Empiric treatment of SBO should include broad-spectrum antibiotics with good anti-Pseudomonas activity, evaluating the need of added antifungal therapy [6]. Treatment duration and route of administration are not well-resolved issues and a wide variety of therapeutic approaches have been adopted in previously reported cases. Initial intravenous treatment is usually followed by long-term oral therapy, providing an adequate clinical response is achieved with intravenous antibiotics and active oral agents exist. However, Pseudomonas aeruginosa osteomyelitis has been associated with lower cure rates and higher recurrence risk [17], therefore antimicrobial therapy has been continued domiciliary for several weeks to minimize relapses [7, 18]. In the meta-analysis by Ridder et al., median length of inpatient treatment was 32 days (range: 7–83), while median length of subsequent oral treatment was 1.5 months (range 0–16 months) [4]. Antibiotic regimens comprising an initial 4–6 weeks course of intravenous treatment followed by 6 to 12 months of oral medication, guided by clinical response, have been recommended [7]. Continuous infusion of antibiotics allows outpatient administration of parenteral therapy, thereby reducing health care resources consumption [19]. Administration of beta-lactams by continuous intravenous infusion generates higher blood and tissue concentrations and allows longer time above the MIC compared with intermittent dosing, which is particularly useful for bacteria with high MIC values, such as Pseudomonas aeruginosa [20]. Because of the wide soft tissue and bone involvement, the critical location of the abscesses, the lack of adjunct surgical debridement, the Pseudomonal etiology, and the absence of side effects, we decided to give the patient a prolonged course of intravenous ceftazidime with domiciliary continuous infusion through a PICC, along with oral ciprofloxacin. Our strategy was successful, allowing for prolonged outpatient intravenous treatment. Remarkably, no side effects were noticed after 11 months of beta-lactam and fluoroquinolone treatment. We believe this is a valid approach, which may be crucial in cases of drug-resistant microorganisms with limited therapeutic options.

The role of hyperbaric oxygen is not well defined, but may provide some benefit reversing the hypoxia, improving the phagocytic activity against aerobic microorganisms, and stimulating angiogenesis; a positive effect on the cranial nerve palsies recovery has been reported [4, 21, 22]. Surgery may be needed for decompressing cranial nerves in selected cases [11]. The role of surgical debridement remains controversial. It has no clear impact on survival, antimicrobial treatment duration nor prognosis [9, 18, 21], except in the case of fungal SBO [3]. Nevertheless, surgical debridement could remove devitalized tissue and reduce infection load in order to improve penetration of antibiotics and some authors advocate for an early and forceful surgical approach, especially in patients with protracted ear infections and signs of cranial nerve involvement [4].

Close radiological and clinical follow-up of SBO is mandatory.

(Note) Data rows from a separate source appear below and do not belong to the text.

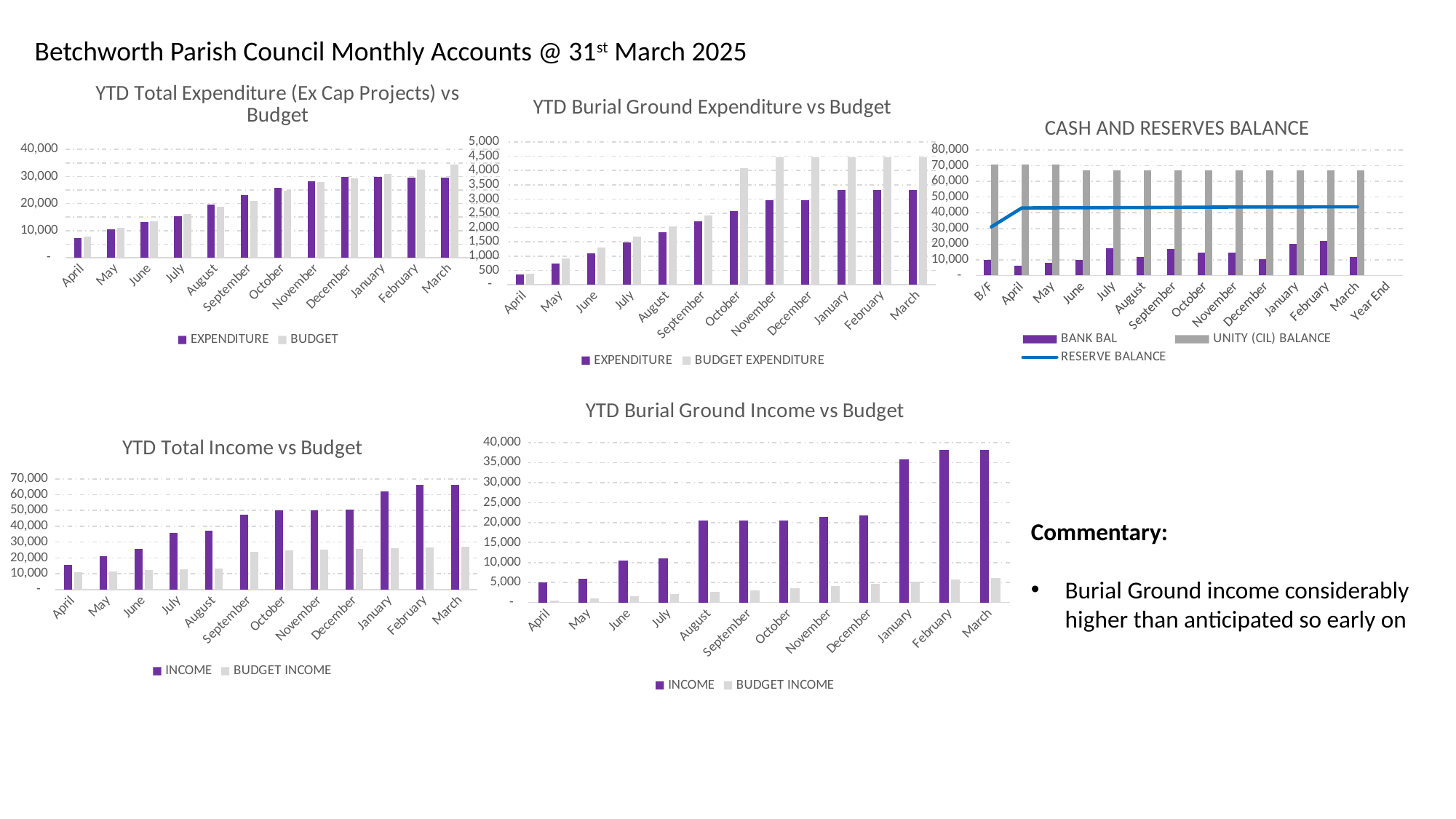
How many categories are shown on the x axis of the 'CASH AND RESERVES BALANCE' chart? 14 In the 'YTD Burial Ground Expenditure vs Budget' chart, which is larger for March: EXPENDITURE or BUDGET EXPENDITURE? BUDGET EXPENDITURE In the 'YTD Total Income vs Budget' chart, is the INCOME value for March greater or less than 60,000? greater In the 'YTD Total Income vs Budget' chart, which is larger for March: INCOME or BUDGET INCOME? INCOME In the 'YTD Total Expenditure (Ex Cap Projects) vs Budget' chart, do the EXPENDITURE values rise or fall from April to March? Rise How many series does the legend of the 'YTD Total Expenditure (Ex Cap Projects) vs Budget' chart list? 2 How many series does the legend of the 'CASH AND RESERVES BALANCE' chart list? 3 In the 'CASH AND RESERVES BALANCE' chart, is the UNITY (CIL) BALANCE value for B/F greater or less than 60,000? greater What are the legend entries of the 'CASH AND RESERVES BALANCE' chart? BANK BAL, UNITY (CIL) BALANCE, RESERVE BALANCE What kind of chart is the 'YTD Total Expenditure (Ex Cap Projects) vs Budget' chart? Bar chart In the 'YTD Burial Ground Expenditure vs Budget' chart, is the BUDGET EXPENDITURE value for March greater or less than 4,000? greater How many months are shown on the x axis of the 'YTD Total Expenditure (Ex Cap Projects) vs Budget' chart? 12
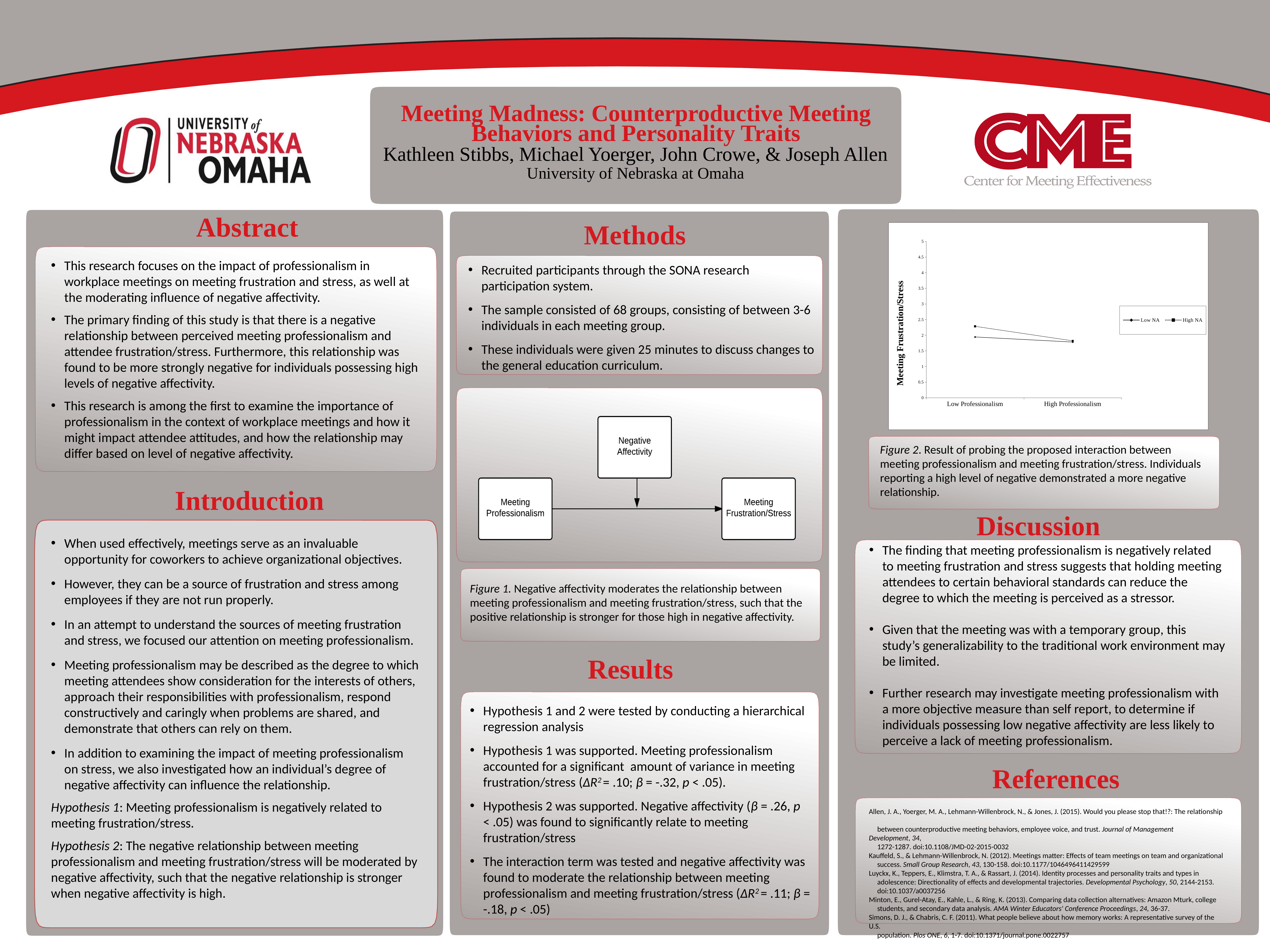
Is the value for High NA at Low Professionalism greater or less than 2? greater What are the two series named in the chart's legend? Low NA and High NA Is the value for Low NA at High Professionalism greater or less than 2? less How many categories are shown on the x axis of the chart? 2 At Low Professionalism, which series has the higher value, Low NA or High NA? High NA Is the value for Low NA at Low Professionalism greater or less than 3? less Which series shows the steeper decline across the x axis, Low NA or High NA? High NA What kind of chart is shown on the slide? line chart How many series does the chart's legend list? 2 What is the label of the y axis of the chart? Meeting Frustration/Stress Does the High NA line rise or fall from Low Professionalism to High Professionalism? fall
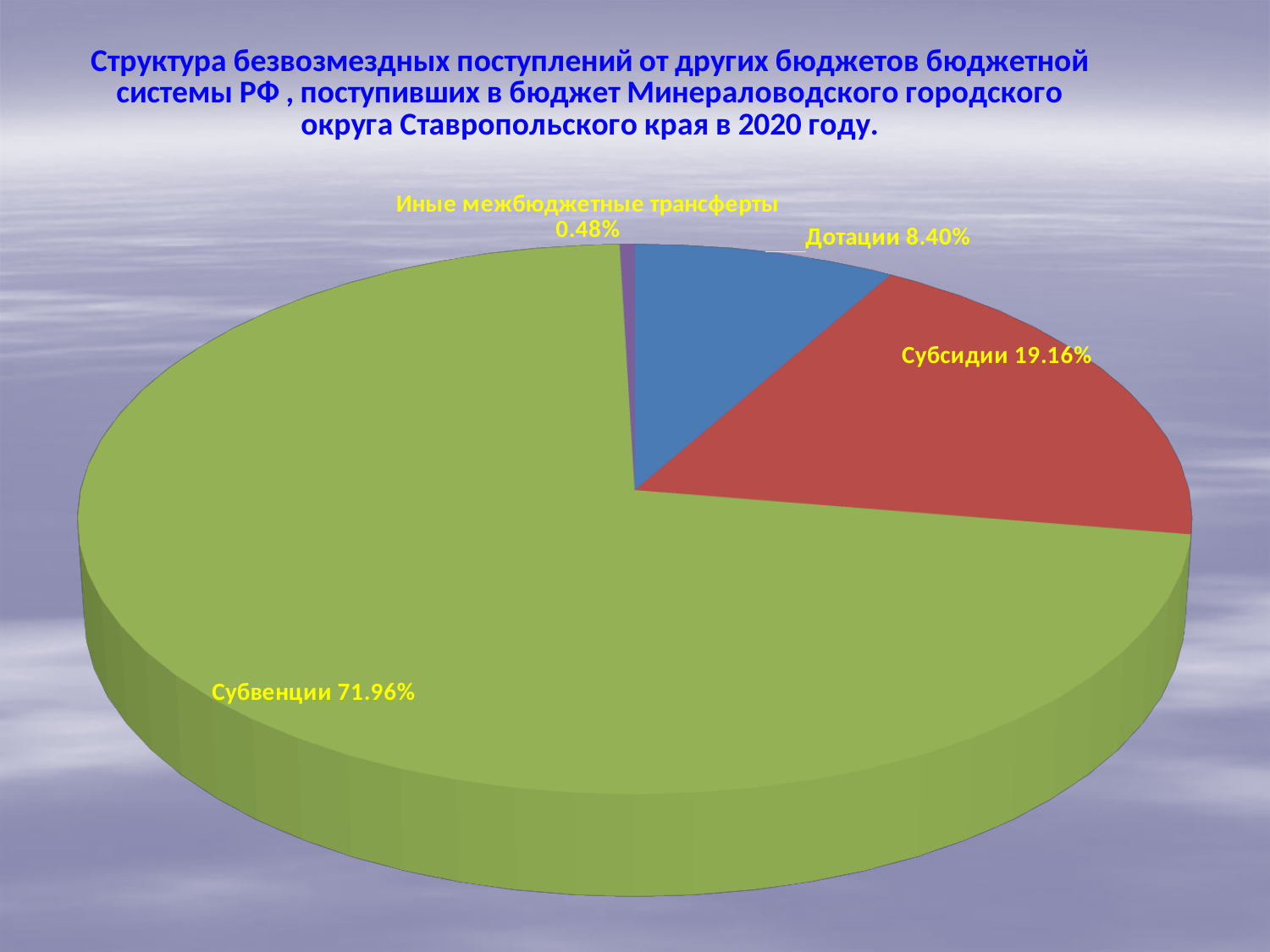
Which year does the chart title say the data refers to? 2020 What is the difference in percentage points between Субсидии and Дотации? 10.76 Which is larger, the slice for Дотации or the slice for Субсидии? Субсидии Which category has the smallest slice of the pie? Иные межбюджетные трансферты What is the value shown for Субсидии? 19.16% What is the value shown for Дотации? 8.40% What is the value shown for Иные межбюджетные трансферты? 0.48% Which category has the largest slice of the pie? Субвенции What colour is the slice for Субвенции? Green How many categories are shown in the pie chart? 4 What kind of chart is shown on the slide? Pie chart What share of the pie does Субвенции represent? 71.96%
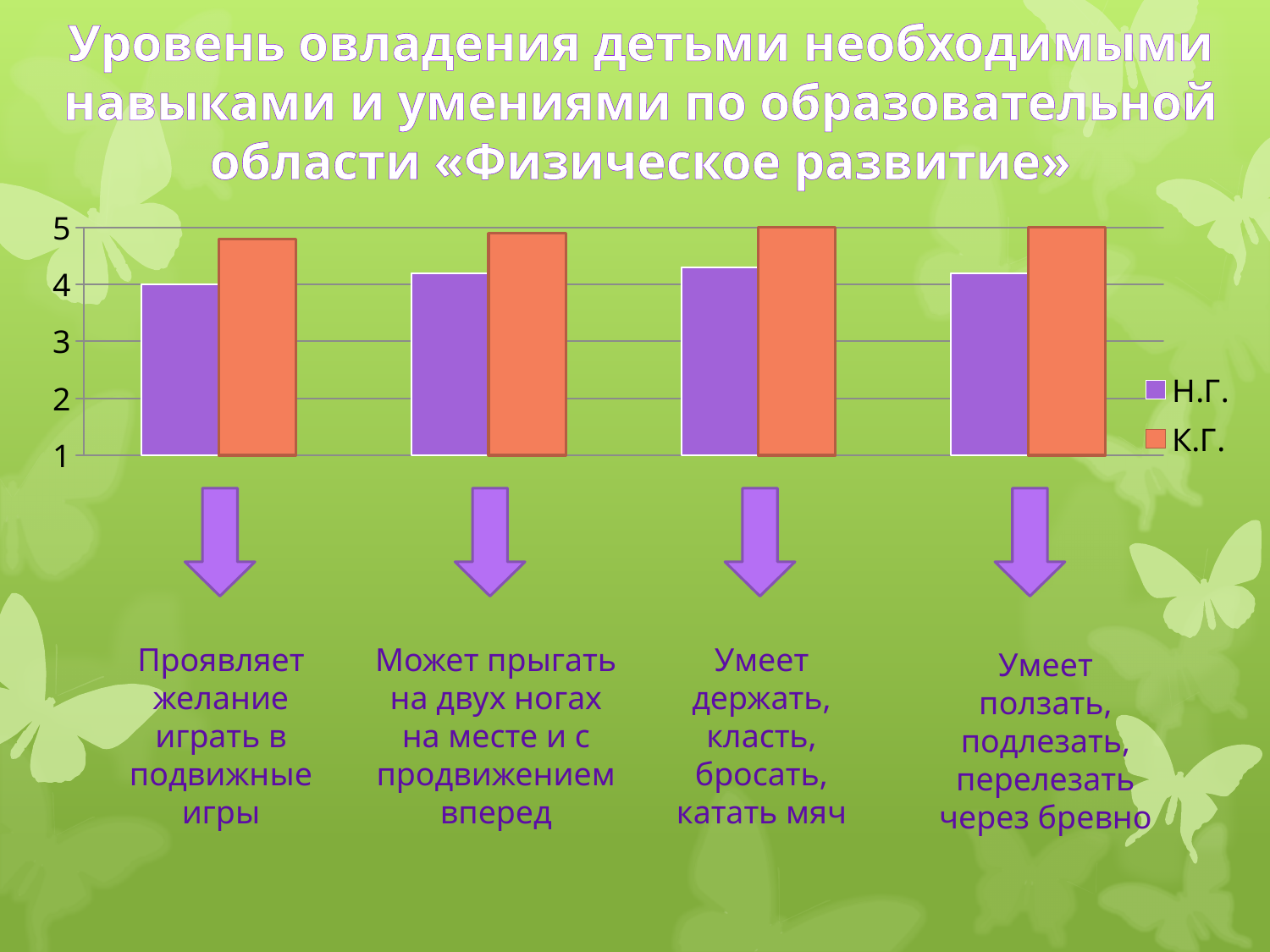
Is the Н.Г. value for «Может прыгать на двух ногах на месте и с продвижением вперед» greater or less than 5? less In every category, is the К.Г. bar higher or lower than the Н.Г. bar? higher What are the two series named in the legend? Н.Г. and К.Г. For the category «Умеет держать, класть, бросать, катать мяч», which series has the larger value, Н.Г. or К.Г.? К.Г. Is the К.Г. value for «Проявляет желание играть в подвижные игры» greater or less than 4? greater How many series does the legend list? 2 Which series is shown in orange in the legend? К.Г. What is the К.Г. value for «Умеет держать, класть, бросать, катать мяч»? 5 For the category «Проявляет желание играть в подвижные игры», which series has the smaller value, Н.Г. or К.Г.? Н.Г. How many categories (groups of bars) are plotted in the chart? 4 What kind of chart is shown on the slide? bar chart Is the К.Г. value for «Умеет ползать, подлезать, перелезать через бревно» greater or less than 4? greater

Follow-up gallium scans have been proposed at 1 week and 12 weeks after antibiotics cessation to search for recurrence [22].

Conclusions

SBO can be misdiagnosed as malignancy, especially when there is a strong lytic bone destruction and important soft tissue involvement, as in the reported case. Clinical suspicion, even in the absence of an obvious infective source, and microbiological processing of samples are key to achieve a correct and timely diagnosis. Pseudomonas aeruginosa is the most frequent causative organism. Outpatient parenteral antibiotic therapy administered by continuous infusion could be a suitable option to prolong intravenous treatment in this severe disease, especially when difficult-to-treat organisms like Pseudomonas aeruginosa are implicated.